Send Sensor Data to Ceilometer

Registered by devananda on 2013-11-13

This blueprint will define the sensor data collection interface and implement a driver based on IPMI to collect sensor data and send them to Ceilometer.

Blueprint information

Status:
Complete
Approver:
devananda
Priority:
High
Drafter:
Haomeng,Wang
Direction:
Approved
Assignee:
Haomeng,Wang
Definition:
Approved
Series goal:
Accepted for juno
Implementation:
Implemented
Milestone target:
milestone icon 2014.2
Started by
Haomeng,Wang on 2014-02-13
Completed by
Haomeng,Wang on 2014-08-01

Related branches

Sprints

Whiteboard

Discussed with Ceilometer team, they suggest we can follow Nova event notification message format to send IPMI Data notification to Ceilometer Collector directly.

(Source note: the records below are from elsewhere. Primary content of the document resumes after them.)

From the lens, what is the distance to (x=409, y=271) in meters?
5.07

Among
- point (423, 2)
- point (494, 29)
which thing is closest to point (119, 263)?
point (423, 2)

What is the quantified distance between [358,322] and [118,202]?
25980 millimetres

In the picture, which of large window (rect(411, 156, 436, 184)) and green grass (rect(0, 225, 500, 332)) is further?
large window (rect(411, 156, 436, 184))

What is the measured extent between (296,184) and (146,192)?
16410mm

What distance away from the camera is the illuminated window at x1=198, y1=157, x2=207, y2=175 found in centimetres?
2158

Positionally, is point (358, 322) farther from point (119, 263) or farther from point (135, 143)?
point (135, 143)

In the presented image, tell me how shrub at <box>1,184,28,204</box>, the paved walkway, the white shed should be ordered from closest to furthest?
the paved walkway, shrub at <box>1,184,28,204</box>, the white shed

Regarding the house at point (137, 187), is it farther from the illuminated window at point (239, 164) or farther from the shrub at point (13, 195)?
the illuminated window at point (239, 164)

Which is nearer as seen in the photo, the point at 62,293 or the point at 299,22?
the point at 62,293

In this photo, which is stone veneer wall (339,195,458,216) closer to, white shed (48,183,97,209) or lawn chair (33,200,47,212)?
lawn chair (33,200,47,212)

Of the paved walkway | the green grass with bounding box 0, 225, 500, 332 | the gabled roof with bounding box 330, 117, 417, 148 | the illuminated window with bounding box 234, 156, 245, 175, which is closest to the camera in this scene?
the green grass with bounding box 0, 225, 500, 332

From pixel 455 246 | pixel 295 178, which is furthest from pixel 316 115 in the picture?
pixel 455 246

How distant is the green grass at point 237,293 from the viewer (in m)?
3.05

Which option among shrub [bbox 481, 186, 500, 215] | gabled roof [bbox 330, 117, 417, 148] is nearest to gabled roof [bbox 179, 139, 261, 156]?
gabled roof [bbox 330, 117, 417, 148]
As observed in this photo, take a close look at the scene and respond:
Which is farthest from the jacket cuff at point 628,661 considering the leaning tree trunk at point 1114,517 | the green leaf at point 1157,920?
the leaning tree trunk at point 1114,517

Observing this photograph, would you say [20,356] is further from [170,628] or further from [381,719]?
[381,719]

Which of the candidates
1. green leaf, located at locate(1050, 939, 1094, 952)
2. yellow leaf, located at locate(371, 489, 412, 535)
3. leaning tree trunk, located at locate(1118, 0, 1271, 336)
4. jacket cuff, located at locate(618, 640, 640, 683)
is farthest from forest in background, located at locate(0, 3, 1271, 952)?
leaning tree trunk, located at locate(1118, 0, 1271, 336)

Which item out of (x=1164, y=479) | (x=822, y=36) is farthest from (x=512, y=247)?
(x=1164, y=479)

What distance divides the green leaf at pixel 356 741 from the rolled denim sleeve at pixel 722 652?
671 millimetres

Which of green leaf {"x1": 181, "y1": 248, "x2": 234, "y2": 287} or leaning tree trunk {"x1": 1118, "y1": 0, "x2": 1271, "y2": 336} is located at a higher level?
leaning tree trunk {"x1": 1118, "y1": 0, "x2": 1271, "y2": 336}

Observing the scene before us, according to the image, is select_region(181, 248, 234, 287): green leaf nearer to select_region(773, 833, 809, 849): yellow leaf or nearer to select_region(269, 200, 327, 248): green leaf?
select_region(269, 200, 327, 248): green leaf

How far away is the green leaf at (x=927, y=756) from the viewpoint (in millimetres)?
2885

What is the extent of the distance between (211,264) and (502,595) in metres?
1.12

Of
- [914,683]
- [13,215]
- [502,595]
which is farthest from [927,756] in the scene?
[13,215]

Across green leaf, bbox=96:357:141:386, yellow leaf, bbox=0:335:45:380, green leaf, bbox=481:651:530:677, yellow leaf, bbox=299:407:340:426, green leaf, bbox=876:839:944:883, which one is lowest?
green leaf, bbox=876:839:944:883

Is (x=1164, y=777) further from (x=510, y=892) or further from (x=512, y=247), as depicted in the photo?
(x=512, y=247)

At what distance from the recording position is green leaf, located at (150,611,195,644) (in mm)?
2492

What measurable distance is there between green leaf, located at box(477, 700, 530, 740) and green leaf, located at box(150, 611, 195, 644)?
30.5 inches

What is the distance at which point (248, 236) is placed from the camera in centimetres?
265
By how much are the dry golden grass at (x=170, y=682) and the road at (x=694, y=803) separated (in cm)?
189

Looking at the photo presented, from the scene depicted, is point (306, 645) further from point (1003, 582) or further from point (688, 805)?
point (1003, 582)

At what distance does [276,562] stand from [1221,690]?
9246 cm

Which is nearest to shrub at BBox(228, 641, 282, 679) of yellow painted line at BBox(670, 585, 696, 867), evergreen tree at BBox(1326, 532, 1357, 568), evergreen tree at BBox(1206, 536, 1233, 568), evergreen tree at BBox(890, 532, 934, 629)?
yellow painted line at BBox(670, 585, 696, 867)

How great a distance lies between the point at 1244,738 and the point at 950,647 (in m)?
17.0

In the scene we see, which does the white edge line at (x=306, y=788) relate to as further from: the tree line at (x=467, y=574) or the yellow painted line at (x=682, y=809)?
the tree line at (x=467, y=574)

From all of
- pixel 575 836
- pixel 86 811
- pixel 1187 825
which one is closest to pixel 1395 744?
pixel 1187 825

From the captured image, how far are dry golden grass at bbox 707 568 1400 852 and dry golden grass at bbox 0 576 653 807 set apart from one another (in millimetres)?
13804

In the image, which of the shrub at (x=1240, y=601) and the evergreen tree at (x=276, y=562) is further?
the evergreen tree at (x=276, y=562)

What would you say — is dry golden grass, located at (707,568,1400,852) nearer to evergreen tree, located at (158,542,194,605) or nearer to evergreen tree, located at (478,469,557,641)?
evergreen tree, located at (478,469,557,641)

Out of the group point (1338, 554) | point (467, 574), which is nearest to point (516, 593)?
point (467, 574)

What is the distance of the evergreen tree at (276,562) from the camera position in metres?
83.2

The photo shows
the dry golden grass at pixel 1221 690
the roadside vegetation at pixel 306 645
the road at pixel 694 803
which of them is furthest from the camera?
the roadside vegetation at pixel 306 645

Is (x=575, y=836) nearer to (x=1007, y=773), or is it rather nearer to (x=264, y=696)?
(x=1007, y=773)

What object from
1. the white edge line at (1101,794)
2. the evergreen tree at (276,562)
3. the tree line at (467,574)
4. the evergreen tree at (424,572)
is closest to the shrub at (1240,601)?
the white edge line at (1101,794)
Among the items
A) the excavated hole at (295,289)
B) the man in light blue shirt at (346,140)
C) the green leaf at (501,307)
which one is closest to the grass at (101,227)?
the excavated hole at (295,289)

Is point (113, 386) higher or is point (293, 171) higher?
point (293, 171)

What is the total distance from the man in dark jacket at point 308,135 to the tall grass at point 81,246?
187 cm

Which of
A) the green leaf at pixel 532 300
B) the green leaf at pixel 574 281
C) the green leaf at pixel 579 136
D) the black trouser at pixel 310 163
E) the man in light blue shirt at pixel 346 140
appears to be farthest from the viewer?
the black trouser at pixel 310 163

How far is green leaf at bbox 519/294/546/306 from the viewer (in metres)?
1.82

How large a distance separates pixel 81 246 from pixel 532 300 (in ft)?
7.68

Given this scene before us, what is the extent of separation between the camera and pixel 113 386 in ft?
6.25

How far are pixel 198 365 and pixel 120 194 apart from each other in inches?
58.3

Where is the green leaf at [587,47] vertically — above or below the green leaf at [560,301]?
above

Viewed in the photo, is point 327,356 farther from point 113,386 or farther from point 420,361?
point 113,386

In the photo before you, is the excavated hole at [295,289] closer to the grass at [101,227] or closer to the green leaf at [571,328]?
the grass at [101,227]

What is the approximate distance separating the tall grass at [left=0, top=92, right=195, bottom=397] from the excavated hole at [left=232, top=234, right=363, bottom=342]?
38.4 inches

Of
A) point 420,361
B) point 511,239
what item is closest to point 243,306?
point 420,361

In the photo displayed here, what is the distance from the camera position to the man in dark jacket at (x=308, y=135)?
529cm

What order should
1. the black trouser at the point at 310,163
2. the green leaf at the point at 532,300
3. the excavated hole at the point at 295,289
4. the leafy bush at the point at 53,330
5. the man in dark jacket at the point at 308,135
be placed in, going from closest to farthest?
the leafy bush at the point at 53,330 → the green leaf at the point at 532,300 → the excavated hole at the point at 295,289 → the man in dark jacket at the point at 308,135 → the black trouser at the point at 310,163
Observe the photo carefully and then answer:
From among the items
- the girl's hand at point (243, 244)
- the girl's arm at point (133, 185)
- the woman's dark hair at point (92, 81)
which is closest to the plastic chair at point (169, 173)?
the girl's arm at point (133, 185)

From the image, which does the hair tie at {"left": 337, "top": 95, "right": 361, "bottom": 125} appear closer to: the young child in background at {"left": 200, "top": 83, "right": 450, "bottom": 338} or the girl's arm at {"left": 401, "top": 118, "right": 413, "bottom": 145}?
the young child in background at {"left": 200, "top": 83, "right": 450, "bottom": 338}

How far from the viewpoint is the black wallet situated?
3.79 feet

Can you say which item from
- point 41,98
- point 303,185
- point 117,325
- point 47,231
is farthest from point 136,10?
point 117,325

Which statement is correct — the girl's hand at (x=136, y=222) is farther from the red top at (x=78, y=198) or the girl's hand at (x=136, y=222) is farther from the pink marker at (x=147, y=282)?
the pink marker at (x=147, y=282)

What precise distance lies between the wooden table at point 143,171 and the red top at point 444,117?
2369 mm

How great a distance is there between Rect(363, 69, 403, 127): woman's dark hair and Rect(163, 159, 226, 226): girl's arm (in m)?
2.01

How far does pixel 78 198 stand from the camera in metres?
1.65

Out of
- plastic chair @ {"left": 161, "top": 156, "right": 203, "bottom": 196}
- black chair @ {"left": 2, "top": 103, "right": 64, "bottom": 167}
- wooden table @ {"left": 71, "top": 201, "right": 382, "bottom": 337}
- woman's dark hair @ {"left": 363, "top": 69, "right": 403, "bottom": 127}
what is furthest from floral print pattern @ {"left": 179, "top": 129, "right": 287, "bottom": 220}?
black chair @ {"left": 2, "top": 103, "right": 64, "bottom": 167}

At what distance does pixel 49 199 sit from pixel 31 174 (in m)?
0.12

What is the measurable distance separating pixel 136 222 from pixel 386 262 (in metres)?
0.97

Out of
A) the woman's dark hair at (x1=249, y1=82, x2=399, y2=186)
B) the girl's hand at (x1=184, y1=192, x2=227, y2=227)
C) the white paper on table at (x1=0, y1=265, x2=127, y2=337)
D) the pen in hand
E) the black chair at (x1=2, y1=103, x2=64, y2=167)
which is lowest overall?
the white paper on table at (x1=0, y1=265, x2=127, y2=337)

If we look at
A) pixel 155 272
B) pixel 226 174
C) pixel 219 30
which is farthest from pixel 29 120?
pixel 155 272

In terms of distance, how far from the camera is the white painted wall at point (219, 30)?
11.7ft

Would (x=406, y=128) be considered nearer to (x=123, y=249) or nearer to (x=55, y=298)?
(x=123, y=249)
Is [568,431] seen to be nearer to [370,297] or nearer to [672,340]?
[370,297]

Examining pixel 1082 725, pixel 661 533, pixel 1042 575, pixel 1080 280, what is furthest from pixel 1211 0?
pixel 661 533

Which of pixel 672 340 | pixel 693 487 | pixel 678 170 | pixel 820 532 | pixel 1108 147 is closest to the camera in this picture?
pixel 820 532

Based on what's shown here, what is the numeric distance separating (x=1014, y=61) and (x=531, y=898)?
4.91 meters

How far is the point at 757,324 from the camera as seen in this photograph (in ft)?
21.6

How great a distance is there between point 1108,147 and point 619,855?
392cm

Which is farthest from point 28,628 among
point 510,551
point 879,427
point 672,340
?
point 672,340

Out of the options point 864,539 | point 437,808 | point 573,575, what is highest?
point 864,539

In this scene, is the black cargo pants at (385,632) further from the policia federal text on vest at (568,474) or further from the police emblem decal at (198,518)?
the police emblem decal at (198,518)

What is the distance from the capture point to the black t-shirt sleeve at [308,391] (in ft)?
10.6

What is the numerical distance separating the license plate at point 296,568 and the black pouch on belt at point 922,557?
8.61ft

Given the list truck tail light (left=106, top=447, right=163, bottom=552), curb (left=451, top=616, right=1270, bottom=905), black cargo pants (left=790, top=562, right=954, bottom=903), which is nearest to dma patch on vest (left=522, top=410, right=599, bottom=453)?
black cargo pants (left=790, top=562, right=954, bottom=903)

And we will design a driver-based framework to collect these hardware sensor data such as Temperature/FAN Speed/Volt etc and send them to Ceilometer Collector for extending more drivers for different hardware systems which has no IPMI enabled.

Define these base class as absolute layer:

ironic.drivers.base.BaseDriver:sensor
ironic.drivers.base.SensorInterface

Implement this interface as follow for our IPMI sensor data collecting:

ironic.drivers.modules.ipmitool:IPMISensor

However we have to verify this solution in code level to double confirm if it works or not, else we have to discuss with Ceilometer team with new round to work out new solutions. Based on the testing code, we can refine the data-model/interface with Ceilometer and have the finalized design before coding.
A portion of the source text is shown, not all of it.